Unnamed: 0,PassengerId,Survived,Pclass,Name,Sex,Age,SibSp,Parch,Ticket,Fare,Cabin,Embarked
0,1,0,3,"Braund, Mr. Owen Harris",male,22.0,1,0,A/5 21171,7.25,,S
1,2,1,1,"Cumings, Mrs. John Bradley (Florence Briggs Th...",female,38.0,1,0,PC 17599,71.2833,C85,C
2,3,1,3,"Heikkinen, Miss. Laina",female,26.0,0,0,STON/O2. 3101282,7.925,,S
3,4,1,1,"Futrelle, Mrs. Jacques Heath (Lily May Peel)",female,35.0,1,0,113803,53.1,C123,S
4,5,0,3,"Allen, Mr. William Henry",male,35.0,0,0,373450,8.05,,S


In [0]:
data.shape

(891, 12)

## Missing Data

### Check missing values

In [0]:
data.isnull().sum()

PassengerId      0
Survived         0
Pclass           0
Name             0
Sex              0
Age            177
SibSp            0
Parch            0
Ticket           0
Fare             0
Cabin          687
Embarked         2
dtype: int64

### Missing value handling

As you can seee that there are some missing values in 'age' , 'embark' and 'cabin'. In 'cabin' number of missing values are large hence we delete this column from data, and in 'age' we will fill missing values with mean value and in 'embark' with most frequent value.

In [0]:
mean_value = round(data['Age'].mean())
mode_value = data['Embarked'].mode()[0]

value = {'Age': mean_value, 'Embarked': mode_value}
data.fillna(value=value,inplace=True)

data.dropna(axis=1,inplace=True)

In [0]:
data.shape

(891, 11)

## Explore data with pandas_profiling library 

In [0]:
import pandas_profiling as pdpf
pdpf.ProfileReport(data)

# Train, val, test Split

We will divide data into train, validation, test data with 3:1:1 ratio

In [0]:
train, test = train_test_split(data, test_size=0.2)
train, val = train_test_split(train, test_size=0.25)

_ _ _ _

_Your tasks_
• a. Reproduce the entire Titanic data notebook excerpt above, word for word.
• b. Write out everything in the records below, from their very beginning down to and including the line that contains "In the 日本 pie chart, what colour", with no changes.

_ _ _ _

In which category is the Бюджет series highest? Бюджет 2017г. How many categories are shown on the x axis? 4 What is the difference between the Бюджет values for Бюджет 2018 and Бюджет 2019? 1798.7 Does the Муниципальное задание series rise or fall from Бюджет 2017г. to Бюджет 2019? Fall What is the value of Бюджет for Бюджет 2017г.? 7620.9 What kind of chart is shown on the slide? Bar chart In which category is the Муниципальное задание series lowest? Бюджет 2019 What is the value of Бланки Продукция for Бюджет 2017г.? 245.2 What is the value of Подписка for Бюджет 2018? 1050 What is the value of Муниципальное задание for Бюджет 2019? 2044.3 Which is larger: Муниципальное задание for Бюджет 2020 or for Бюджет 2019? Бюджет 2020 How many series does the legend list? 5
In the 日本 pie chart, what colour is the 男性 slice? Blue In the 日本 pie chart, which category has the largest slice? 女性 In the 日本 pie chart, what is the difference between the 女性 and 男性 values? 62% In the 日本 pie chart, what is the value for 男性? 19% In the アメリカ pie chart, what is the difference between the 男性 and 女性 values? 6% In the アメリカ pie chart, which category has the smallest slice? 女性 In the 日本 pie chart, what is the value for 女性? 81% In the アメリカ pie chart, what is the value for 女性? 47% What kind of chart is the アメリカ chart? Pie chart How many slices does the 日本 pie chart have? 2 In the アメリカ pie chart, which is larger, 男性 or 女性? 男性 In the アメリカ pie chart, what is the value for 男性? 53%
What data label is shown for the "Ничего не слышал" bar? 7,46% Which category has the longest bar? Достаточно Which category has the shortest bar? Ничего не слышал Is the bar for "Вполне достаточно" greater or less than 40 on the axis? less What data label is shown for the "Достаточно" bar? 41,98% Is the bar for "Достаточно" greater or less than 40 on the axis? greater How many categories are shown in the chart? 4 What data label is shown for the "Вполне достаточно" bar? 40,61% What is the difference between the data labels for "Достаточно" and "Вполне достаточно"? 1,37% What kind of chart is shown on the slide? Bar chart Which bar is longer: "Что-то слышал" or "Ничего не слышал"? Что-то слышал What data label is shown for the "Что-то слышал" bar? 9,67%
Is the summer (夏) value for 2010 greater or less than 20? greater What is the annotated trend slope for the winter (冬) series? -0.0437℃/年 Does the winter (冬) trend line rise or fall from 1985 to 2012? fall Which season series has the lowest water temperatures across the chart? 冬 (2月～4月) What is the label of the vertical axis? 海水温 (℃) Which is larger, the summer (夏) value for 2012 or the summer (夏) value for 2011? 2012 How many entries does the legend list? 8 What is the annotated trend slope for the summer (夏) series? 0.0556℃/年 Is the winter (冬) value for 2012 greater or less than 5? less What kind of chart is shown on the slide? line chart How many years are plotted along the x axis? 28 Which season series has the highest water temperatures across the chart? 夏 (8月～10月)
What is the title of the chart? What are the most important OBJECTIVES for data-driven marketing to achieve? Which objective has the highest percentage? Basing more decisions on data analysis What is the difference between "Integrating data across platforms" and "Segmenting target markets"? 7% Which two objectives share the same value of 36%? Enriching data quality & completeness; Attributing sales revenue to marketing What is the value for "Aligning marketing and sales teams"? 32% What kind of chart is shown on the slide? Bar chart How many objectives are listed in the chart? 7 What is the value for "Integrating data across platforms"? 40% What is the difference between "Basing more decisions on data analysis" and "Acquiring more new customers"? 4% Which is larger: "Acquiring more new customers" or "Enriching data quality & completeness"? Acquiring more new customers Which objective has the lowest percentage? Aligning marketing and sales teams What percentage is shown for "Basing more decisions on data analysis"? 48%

_ _ _ _

_Results of the exercise_
• a.
Unnamed: 0,PassengerId,Survived,Pclass,Name,Sex,Age,SibSp,Parch,Ticket,Fare,Cabin,Embarked
0,1,0,3,"Braund, Mr. Owen Harris",male,22.0,1,0,A/5 21171,7.25,,S
1,2,1,1,"Cumings, Mrs. John Bradley (Florence Briggs Th...",female,38.0,1,0,PC 17599,71.2833,C85,C
2,3,1,3,"Heikkinen, Miss. Laina",female,26.0,0,0,STON/O2. 3101282,7.925,,S
3,4,1,1,"Futrelle, Mrs. Jacques Heath (Lily May Peel)",female,35.0,1,0,113803,53.1,C123,S
4,5,0,3,"Allen, Mr. William Henry",male,35.0,0,0,373450,8.05,,S


In [0]:
data.shape

(891, 12)

## Missing Data

### Check missing values

In [0]:
data.isnull().sum()

PassengerId      0
Survived         0
Pclass           0
Name             0
Sex              0
Age            177
SibSp            0
Parch            0
Ticket           0
Fare             0
Cabin          687
Embarked         2
dtype: int64

### Missing value handling

As you can seee that there are some missing values in 'age' , 'embark' and 'cabin'. In 'cabin' number of missing values are large hence we delete this column from data, and in 'age' we will fill missing values with mean value and in 'embark' with most frequent value.

In [0]:
mean_value = round(data['Age'].mean())
mode_value = data['Embarked'].mode()[0]

value = {'Age': mean_value, 'Embarked': mode_value}
data.fillna(value=value,inplace=True)

data.dropna(axis=1,inplace=True)

In [0]:
data.shape

(891, 11)

## Explore data with pandas_profiling library 

In [0]:
import pandas_profiling as pdpf
pdpf.ProfileReport(data)

# Train, val, test Split

We will divide data into train, validation, test data with 3:1:1 ratio

In [0]:
train, test = train_test_split(data, test_size=0.2)
train, val = train_test_split(train, test_size=0.25)

• b.
In which category is the Бюджет series highest? Бюджет 2017г. How many categories are shown on the x axis? 4 What is the difference between the Бюджет values for Бюджет 2018 and Бюджет 2019? 1798.7 Does the Муниципальное задание series rise or fall from Бюджет 2017г. to Бюджет 2019? Fall What is the value of Бюджет for Бюджет 2017г.? 7620.9 What kind of chart is shown on the slide? Bar chart In which category is the Муниципальное задание series lowest? Бюджет 2019 What is the value of Бланки Продукция for Бюджет 2017г.? 245.2 What is the value of Подписка for Бюджет 2018? 1050 What is the value of Муниципальное задание for Бюджет 2019? 2044.3 Which is larger: Муниципальное задание for Бюджет 2020 or for Бюджет 2019? Бюджет 2020 How many series does the legend list? 5
In the 日本 pie chart, what colour is the 男性 slice? Blue In the 日本 pie chart, which category has the largest slice? 女性 In the 日本 pie chart, what is the difference between the 女性 and 男性 values? 62% In the 日本 pie chart, what is the value for 男性? 19% In the アメリカ pie chart, what is the difference between the 男性 and 女性 values? 6% In the アメリカ pie chart, which category has the smallest slice? 女性 In the 日本 pie chart, what is the value for 女性? 81% In the アメリカ pie chart, what is the value for 女性? 47% What kind of chart is the アメリカ chart? Pie chart How many slices does the 日本 pie chart have? 2 In the アメリカ pie chart, which is larger, 男性 or 女性? 男性 In the アメリカ pie chart, what is the value for 男性? 53%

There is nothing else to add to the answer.